業績の良い企業を選ぼう
そもそも配当金はどこから出てるのでしょう?社長のポケットマネーではありません。配当金の原資は基本「資本剰余金」です。なので企業の「当期利益」や過去の利益である「利益剰余金」を原資として株主に支払われます。
当たり前ですが、会社の利益が無いと配当金が支払われないのです。実際、赤字で配当がゼロ(無配)の企業も結構あります。でも一概に配当ゼロが悪いとは限りません。グロース企業の中には、利益を事業を拡大するための投資(設備投資や広告宣伝費)に使う場合があります。この場合は配当ゼロでも将来の利益のための投資に使ってるのでOKです。株主から集めたお金を有効に企業が使えてるかの指標として「ROE」がありますが話すと長くなるので別の機会にしましょう。
まとめると、高配当株投資においては、配当を維持するだけの利益が必要ということです。当たり前の話ですが、無い袖は振れない訳です。
業績に関しても、できるだけ大幅な黒字が理想です。利益が大きいと「増配」の可能性が高まります。増配するかしないかは株主還元の方針もあるので難しいところですが、増配→配当利回りアップ→株価も上昇するという流れになる可能性が高いので株主にとってはプラスです。増配しそうな企業を探せるかも高配当株投資の醍醐味であると思います。
財務基盤がしっかりした企業を選ぼう
「財務基盤がしっかりしている」とは、上記の業績が安定しているとも被るのですが、企業が安定して収益が上げられているかということです。短期間で収益を上げれてもそれが継続しないと安定した配当は出せません。1年間は増配でも2年目以降は減配する可能性があります。企業が将来的に収益を上げていけるかに注目しましょう。
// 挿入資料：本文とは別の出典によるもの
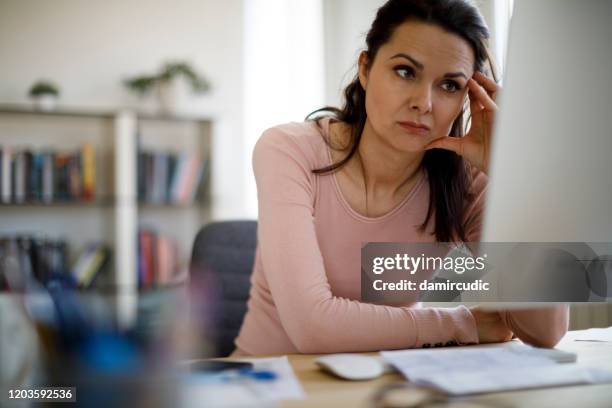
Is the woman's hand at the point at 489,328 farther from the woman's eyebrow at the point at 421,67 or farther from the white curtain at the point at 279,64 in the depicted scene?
the white curtain at the point at 279,64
別の視点として、収益が上がっていても、借金が多いとか、設備にやたらお金がかかって利益を食いつぶしたりする場合もあるので注意しましょう。また円高、円安に関しても企業の業績に関わる場合がありますので、この企業は円高(円安)になれば業績が上がるのか下がるのかも意識しましょう。
家庭に例えると、お父さんが高収入でも、借金やローンが多いと家計が苦しくて、子供にお小遣いをあげることができませんよね。
配当性向に注目しよう
配当性向とは、当期純利益に占める年間の配当金の割合を示す指標のことで配当性向が高いほど株主に利益を還元する姿勢があると言えます。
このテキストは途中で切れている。